We walked around a bit and Gary really liked it. I sort of rushed him through because I wanted to make sure we made our transfer (which we made an hour early, sorry gary). We’ll be back there next Wednesday or so to goto the Crypts so he can spend more time if he’d like.
Walking up the street took us past the Hotel de Ville, which is very impressive, and le centre Georges Pompidou, which is very ugly. That ugly monstrosity is praised for being different from the convention and totally revolutionary. I think that no one has ever done it before because it’s a bad idea and it makes an ugly building but I’m probably offending someone.
That done we walked by the LDS church on Rue St Merri and got some delicious pastry breakfast before going to the train station.
Part of our trip has always been to not only visit old friends but also to make new ones. On our way over to Reims we met a very nice Remoise(Girl from Reims) who happened to speak english.
At the Simonet’s we were greeted by Alienor who gave us some enthusiastic Bisous (French kisses, no not that kind). Honestly, after being in Spain getting to Reims and finally the Simonet’s felt like coming home. The family was so welcoming I felt immediately at home. Marie came over with Deb and Gary had some people he could speak english with.
After enjoying the company for a little while we went into Centre-Ville to goto the Four-a-bois, the best bakery in France and the Cathedral.
With delicious french pastries in our bellies and Alie as our guide we visited the Cathedral. I had tried to console Gary about his brief visit to Notre Dame de Paris with the fact that he would see a better cathedral in Reims. Reims, to me, is the most beautiful cathedral with Chartres coming in second.
Reims has so much cool stuff to offer. It’s the home of the only Catholic statues of smiling angels, there is a full size baptismal font, it has the most expressive and interesting stain glass work and is the site of every French kings crowning (except one) and Clovis 1:The First King of France was baptized by immersion there 1700 years ago.
Reims Cathedral History – Skip this if you want to learn anything cool
Alie did a good job of showing us around the cathedral.

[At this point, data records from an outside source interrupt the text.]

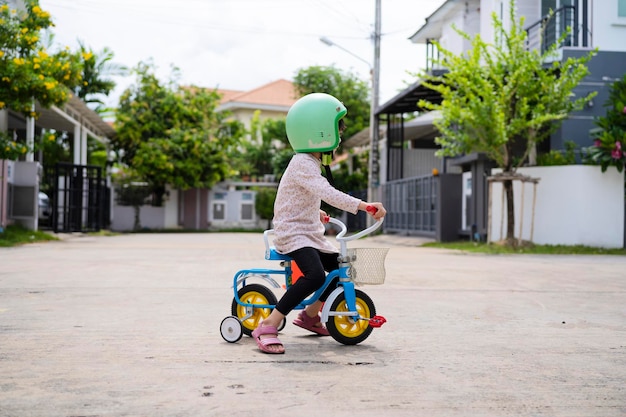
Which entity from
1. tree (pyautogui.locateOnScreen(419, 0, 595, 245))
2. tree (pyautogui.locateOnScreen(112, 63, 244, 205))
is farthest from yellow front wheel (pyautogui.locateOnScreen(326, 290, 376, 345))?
tree (pyautogui.locateOnScreen(112, 63, 244, 205))

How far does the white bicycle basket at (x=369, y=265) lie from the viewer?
477 cm

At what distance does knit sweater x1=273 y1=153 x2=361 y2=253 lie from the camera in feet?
15.9

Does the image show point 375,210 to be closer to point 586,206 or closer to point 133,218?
point 586,206

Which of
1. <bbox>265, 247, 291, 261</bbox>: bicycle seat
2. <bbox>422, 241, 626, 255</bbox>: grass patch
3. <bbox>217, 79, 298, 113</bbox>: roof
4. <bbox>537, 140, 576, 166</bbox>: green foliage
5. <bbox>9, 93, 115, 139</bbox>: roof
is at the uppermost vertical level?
<bbox>217, 79, 298, 113</bbox>: roof

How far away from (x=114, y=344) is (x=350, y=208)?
1.71 meters

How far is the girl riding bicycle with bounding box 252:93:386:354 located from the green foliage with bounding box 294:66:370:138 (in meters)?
38.4

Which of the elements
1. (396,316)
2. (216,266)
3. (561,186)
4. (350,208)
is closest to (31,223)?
(216,266)

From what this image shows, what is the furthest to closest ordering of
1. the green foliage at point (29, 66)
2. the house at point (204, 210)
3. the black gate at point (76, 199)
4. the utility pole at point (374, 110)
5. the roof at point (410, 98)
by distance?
the house at point (204, 210), the utility pole at point (374, 110), the black gate at point (76, 199), the roof at point (410, 98), the green foliage at point (29, 66)

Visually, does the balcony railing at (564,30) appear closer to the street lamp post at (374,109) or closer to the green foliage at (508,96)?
the green foliage at (508,96)

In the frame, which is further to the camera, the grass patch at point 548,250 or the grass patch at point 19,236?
the grass patch at point 19,236

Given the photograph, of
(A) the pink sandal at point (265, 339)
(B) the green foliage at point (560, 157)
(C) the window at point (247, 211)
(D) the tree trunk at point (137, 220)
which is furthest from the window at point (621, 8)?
(D) the tree trunk at point (137, 220)

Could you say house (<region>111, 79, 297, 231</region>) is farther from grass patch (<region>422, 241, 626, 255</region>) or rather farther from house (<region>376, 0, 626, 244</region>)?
grass patch (<region>422, 241, 626, 255</region>)

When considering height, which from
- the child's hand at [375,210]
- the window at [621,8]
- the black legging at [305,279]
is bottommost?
the black legging at [305,279]

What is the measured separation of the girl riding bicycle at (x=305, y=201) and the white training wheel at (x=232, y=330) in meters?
0.25
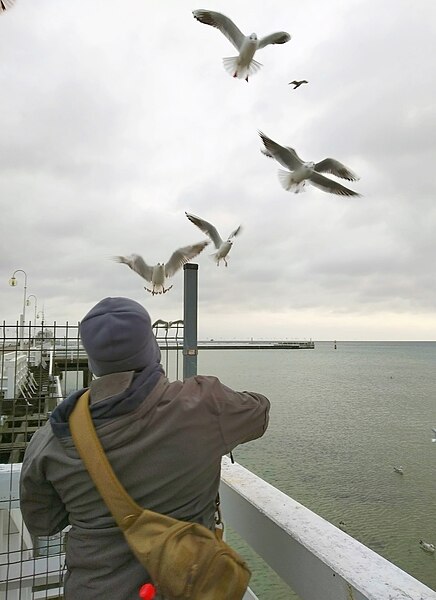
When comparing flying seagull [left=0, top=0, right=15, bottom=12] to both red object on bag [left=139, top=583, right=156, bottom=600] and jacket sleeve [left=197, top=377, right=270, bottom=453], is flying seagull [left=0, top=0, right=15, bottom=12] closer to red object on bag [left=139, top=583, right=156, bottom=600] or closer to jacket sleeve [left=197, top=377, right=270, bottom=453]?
jacket sleeve [left=197, top=377, right=270, bottom=453]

She pointed out things like ancient, insulting graffiti written in Latin. Funny that hundreds and maybe even thousands of years ago people still wrote the same vulgar stuff on walls (it’s just in Latin).
Thierry (Papa Simonet) showed up and shared all sorts of interesting stuff. Apparently back in the day, we’re talking 500 AD, Clovis I was baptized a christian there. The whole cathedral is actually built on and around what would become Roman Baths.
Thanks to some hot water springs running under Reims this site was used to preform all kinds of baptisms by immersion before sprinkling came into fashion.
This cathedral is also the site of the legendary headless bishop.
Once again the setting is “The Day” as in, “Back in”. This gang of Vandals/Raiders/Bad guys, rolled into town to sack the place. Naturally they headed straight for the Cathedral because that is not only the center for town life but also the home of guarded treasures (La Vase de Soisson actually comes from Reims if my memory serves me correctly).
The raiders show up at the steps of the cathedral, torches ready to sac, pillage and rape their way to riches. They probably expected to find a whimpering, cowering and fleeing populace. Instead they were greeted by the local Bishop.
He told them that they needed to leave because this was his town.
They cut off his head.
Then, as the legend goes, the bishop picked his head back up and, in a disembodied state, told the Vandals that they really needed to leave.
That was enough and they took off. Legend goes that the bishop went onto to live and work for a few more weeks before finally dying. Of course, most people think he was actually just cut in the neck or something but its a powerful story and makes for better reading this way.
End Awesome History stuff
Oh, did I mention it was my birthday? It was along with Sylvie’s (Mama Simonet). We had a delicious dinner which consisted of Raclette and they even gave me presents!